When Twitterannounced last week that every public tweet since its inception in 2006 would be archived in the Library of Congress, many people were excited.
“The Twitter digital archive has extraordinary potential for research into our contemporary way of life,” says James Billington, Librarian of Congress. “Anyone who wants to understand how an ever-broadening public is using social media to engage in an ongoing debate regarding social and cultural issues will have need of this material.”
Developing the Methods to Curate Twitter
There is little doubt that the opportunity for scholarship is immense – for cultural anthropologists, for historians of technology, and for academics in any number of fields. But some scholars are uncertain as to whether the resource will live up to the potential. With estimates of over 50 million tweets per day, the Library of Congress archives will contain a massive amount of data.

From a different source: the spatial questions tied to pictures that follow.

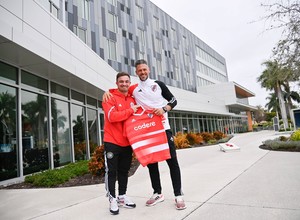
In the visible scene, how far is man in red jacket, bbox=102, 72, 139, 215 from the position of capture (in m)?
3.04

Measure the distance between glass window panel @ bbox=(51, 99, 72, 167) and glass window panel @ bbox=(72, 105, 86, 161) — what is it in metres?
0.48

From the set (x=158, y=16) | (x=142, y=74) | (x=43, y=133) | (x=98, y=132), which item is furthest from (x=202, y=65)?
(x=142, y=74)

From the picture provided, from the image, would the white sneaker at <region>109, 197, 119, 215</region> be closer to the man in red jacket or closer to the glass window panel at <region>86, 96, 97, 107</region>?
the man in red jacket

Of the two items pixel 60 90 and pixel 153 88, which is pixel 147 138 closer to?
pixel 153 88

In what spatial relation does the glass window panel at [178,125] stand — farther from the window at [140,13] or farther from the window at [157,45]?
the window at [140,13]

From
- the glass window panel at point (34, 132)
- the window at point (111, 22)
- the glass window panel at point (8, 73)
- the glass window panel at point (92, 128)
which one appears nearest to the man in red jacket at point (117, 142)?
the glass window panel at point (8, 73)

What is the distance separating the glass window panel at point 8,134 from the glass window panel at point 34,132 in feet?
1.24

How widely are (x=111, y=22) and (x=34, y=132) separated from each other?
46.7 feet

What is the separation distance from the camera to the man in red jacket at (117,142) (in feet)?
9.98

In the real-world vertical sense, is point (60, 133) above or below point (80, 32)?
below

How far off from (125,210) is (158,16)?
2638 centimetres

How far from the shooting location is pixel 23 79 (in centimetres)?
706

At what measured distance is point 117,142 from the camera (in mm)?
3117

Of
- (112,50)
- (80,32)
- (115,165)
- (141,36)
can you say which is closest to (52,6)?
(80,32)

“A MySQL dump from the Twitter database doesn’t make an archive,” says digital historian Tom Scheinfeldt. Scheinfeldt and other scholars agree that the move could be “tremendously useful,” it will only be so if the proper tools and methodology are developed.
Scholars are faced with the challenge of designing and building the curatorial tools for evaluating the data in the Twitter archives. But how will you be able to isolate a single conversation? How can you isolate the social graph of those involved? What sorts of API will be developed, both for internal and for external research? And while addition of annotations to Twitter will likely help for tracking future tweets, similar tools still need to be devised for archived data.
Is There Commitment to Digital Scholarship?
The donation of the Twitter archive seems like a great gesture. However, it remains to be seen if the preservation of social media information, including Twitter, will be a priority, both for the government and the technology industry.
Although the Library of Congress and the National Archives have been committed to digital archiving for a number of years, programs like the Digital Preservation Program, have been historically underfunded.
As historian Scheinfeldt notes, the announcement of the Library of Congress’s acquisition of the Twitter archives is really just “the beginning of the story.” Scholars like Scheinfeldt hope to be an active voice in shaping how the rest of the story plays out.